_Material supplied_
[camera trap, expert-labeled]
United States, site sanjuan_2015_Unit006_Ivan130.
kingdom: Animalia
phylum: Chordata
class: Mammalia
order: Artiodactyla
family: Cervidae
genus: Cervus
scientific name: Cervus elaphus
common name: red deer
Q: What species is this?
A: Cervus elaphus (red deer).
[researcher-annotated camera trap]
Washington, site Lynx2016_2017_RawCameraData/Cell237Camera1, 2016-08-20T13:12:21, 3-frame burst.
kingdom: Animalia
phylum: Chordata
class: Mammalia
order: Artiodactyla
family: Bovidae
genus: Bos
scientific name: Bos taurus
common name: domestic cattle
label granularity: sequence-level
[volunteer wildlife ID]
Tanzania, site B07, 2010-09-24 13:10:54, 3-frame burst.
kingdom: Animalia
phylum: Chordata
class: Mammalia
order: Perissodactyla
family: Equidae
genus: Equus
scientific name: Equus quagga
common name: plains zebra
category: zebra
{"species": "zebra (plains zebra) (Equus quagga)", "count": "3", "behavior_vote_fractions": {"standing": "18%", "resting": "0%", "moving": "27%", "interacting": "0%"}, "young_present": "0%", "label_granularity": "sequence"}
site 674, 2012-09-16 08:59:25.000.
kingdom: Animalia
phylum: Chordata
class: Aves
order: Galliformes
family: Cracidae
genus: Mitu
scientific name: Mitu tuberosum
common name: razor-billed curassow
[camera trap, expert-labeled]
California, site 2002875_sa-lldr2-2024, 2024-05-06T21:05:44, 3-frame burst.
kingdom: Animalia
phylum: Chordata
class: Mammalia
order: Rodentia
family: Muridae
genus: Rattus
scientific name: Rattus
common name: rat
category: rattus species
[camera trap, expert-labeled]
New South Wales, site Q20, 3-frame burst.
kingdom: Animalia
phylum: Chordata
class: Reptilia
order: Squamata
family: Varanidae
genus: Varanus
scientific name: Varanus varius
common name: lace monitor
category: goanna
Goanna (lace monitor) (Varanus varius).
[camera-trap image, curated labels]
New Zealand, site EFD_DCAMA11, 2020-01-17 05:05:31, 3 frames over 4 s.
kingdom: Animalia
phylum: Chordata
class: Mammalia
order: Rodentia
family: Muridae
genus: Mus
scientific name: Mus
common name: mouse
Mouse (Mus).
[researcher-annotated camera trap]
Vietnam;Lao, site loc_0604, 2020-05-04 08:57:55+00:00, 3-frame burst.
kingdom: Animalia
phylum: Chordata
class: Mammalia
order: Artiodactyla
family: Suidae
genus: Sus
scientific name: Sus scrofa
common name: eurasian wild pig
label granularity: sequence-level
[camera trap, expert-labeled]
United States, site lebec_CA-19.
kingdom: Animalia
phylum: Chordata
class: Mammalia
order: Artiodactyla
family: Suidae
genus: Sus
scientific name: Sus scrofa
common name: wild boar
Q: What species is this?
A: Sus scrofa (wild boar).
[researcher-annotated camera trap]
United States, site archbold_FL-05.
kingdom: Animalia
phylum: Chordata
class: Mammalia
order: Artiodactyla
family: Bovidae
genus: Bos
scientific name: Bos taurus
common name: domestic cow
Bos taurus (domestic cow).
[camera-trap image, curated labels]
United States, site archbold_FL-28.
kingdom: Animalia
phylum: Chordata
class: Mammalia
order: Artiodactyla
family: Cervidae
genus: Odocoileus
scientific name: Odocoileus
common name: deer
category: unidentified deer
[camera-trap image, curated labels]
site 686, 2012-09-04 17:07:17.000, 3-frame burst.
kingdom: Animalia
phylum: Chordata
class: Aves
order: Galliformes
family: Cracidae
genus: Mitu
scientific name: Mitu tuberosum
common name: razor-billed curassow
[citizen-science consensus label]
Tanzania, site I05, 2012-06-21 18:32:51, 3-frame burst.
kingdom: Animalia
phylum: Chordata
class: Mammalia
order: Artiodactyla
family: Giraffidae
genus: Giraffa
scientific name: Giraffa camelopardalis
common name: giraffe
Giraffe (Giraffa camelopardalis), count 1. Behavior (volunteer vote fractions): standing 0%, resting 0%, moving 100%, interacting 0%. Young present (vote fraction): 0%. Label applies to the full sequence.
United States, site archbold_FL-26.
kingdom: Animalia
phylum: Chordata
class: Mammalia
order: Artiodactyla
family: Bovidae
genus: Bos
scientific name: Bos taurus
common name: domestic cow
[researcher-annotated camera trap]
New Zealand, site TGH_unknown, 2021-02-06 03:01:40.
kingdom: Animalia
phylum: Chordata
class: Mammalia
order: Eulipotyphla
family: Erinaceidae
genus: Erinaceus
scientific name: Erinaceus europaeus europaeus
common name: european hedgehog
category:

_How to complete this task_
Write out every line of the data again, exactly as it reads.

_Result for this exercise_
[camera trap, expert-labeled]
United States, site sanjuan_2015_Unit006_Ivan130.
kingdom: Animalia
phylum: Chordata
class: Mammalia
order: Artiodactyla
family: Cervidae
genus: Cervus
scientific name: Cervus elaphus
common name: red deer
Q: What species is this?
A: Cervus elaphus (red deer).
[researcher-annotated camera trap]
Washington, site Lynx2016_2017_RawCameraData/Cell237Camera1, 2016-08-20T13:12:21, 3-frame burst.
kingdom: Animalia
phylum: Chordata
class: Mammalia
order: Artiodactyla
family: Bovidae
genus: Bos
scientific name: Bos taurus
common name: domestic cattle
label granularity: sequence-level
[volunteer wildlife ID]
Tanzania, site B07, 2010-09-24 13:10:54, 3-frame burst.
kingdom: Animalia
phylum: Chordata
class: Mammalia
order: Perissodactyla
family: Equidae
genus: Equus
scientific name: Equus quagga
common name: plains zebra
category: zebra
{"species": "zebra (plains zebra) (Equus quagga)", "count": "3", "behavior_vote_fractions": {"standing": "18%", "resting": "0%", "moving": "27%", "interacting": "0%"}, "young_present": "0%", "label_granularity": "sequence"}
site 674, 2012-09-16 08:59:25.000.
kingdom: Animalia
phylum: Chordata
class: Aves
order: Galliformes
family: Cracidae
genus: Mitu
scientific name: Mitu tuberosum
common name: razor-billed curassow
[camera trap, expert-labeled]
California, site 2002875_sa-lldr2-2024, 2024-05-06T21:05:44, 3-frame burst.
kingdom: Animalia
phylum: Chordata
class: Mammalia
order: Rodentia
family: Muridae
genus: Rattus
scientific name: Rattus
common name: rat
category: rattus species
[camera trap, expert-labeled]
New South Wales, site Q20, 3-frame burst.
kingdom: Animalia
phylum: Chordata
class: Reptilia
order: Squamata
family: Varanidae
genus: Varanus
scientific name: Varanus varius
common name: lace monitor
category: goanna
Goanna (lace monitor) (Varanus varius).
[camera-trap image, curated labels]
New Zealand, site EFD_DCAMA11, 2020-01-17 05:05:31, 3 frames over 4 s.
kingdom: Animalia
phylum: Chordata
class: Mammalia
order: Rodentia
family: Muridae
genus: Mus
scientific name: Mus
common name: mouse
Mouse (Mus).
[researcher-annotated camera trap]
Vietnam;Lao, site loc_0604, 2020-05-04 08:57:55+00:00, 3-frame burst.
kingdom: Animalia
phylum: Chordata
class: Mammalia
order: Artiodactyla
family: Suidae
genus: Sus
scientific name: Sus scrofa
common name: eurasian wild pig
label granularity: sequence-level
[camera trap, expert-labeled]
United States, site lebec_CA-19.
kingdom: Animalia
phylum: Chordata
class: Mammalia
order: Artiodactyla
family: Suidae
genus: Sus
scientific name: Sus scrofa
common name: wild boar
Q: What species is this?
A: Sus scrofa (wild boar).
[researcher-annotated camera trap]
United States, site archbold_FL-05.
kingdom: Animalia
phylum: Chordata
class: Mammalia
order: Artiodactyla
family: Bovidae
genus: Bos
scientific name: Bos taurus
common name: domestic cow
Bos taurus (domestic cow).
[camera-trap image, curated labels]
United States, site archbold_FL-28.
kingdom: Animalia
phylum: Chordata
class: Mammalia
order: Artiodactyla
family: Cervidae
genus: Odocoileus
scientific name: Odocoileus
common name: deer
category: unidentified deer
[camera-trap image, curated labels]
site 686, 2012-09-04 17:07:17.000, 3-frame burst.
kingdom: Animalia
phylum: Chordata
class: Aves
order: Galliformes
family: Cracidae
genus: Mitu
scientific name: Mitu tuberosum
common name: razor-billed curassow
[citizen-science consensus label]
Tanzania, site I05, 2012-06-21 18:32:51, 3-frame burst.
kingdom: Animalia
phylum: Chordata
class: Mammalia
order: Artiodactyla
family: Giraffidae
genus: Giraffa
scientific name: Giraffa camelopardalis
common name: giraffe
Giraffe (Giraffa camelopardalis), count 1. Behavior (volunteer vote fractions): standing 0%, resting 0%, moving 100%, interacting 0%. Young present (vote fraction): 0%. Label applies to the full sequence.
United States, site archbold_FL-26.
kingdom: Animalia
phylum: Chordata
class: Mammalia
order: Artiodactyla
family: Bovidae
genus: Bos
scientific name: Bos taurus
common name: domestic cow
[researcher-annotated camera trap]
New Zealand, site TGH_unknown, 2021-02-06 03:01:40.
kingdom: Animalia
phylum: Chordata
class: Mammalia
order: Eulipotyphla
family: Erinaceidae
genus: Erinaceus
scientific name: Erinaceus europaeus europaeus
common name: european hedgehog
category:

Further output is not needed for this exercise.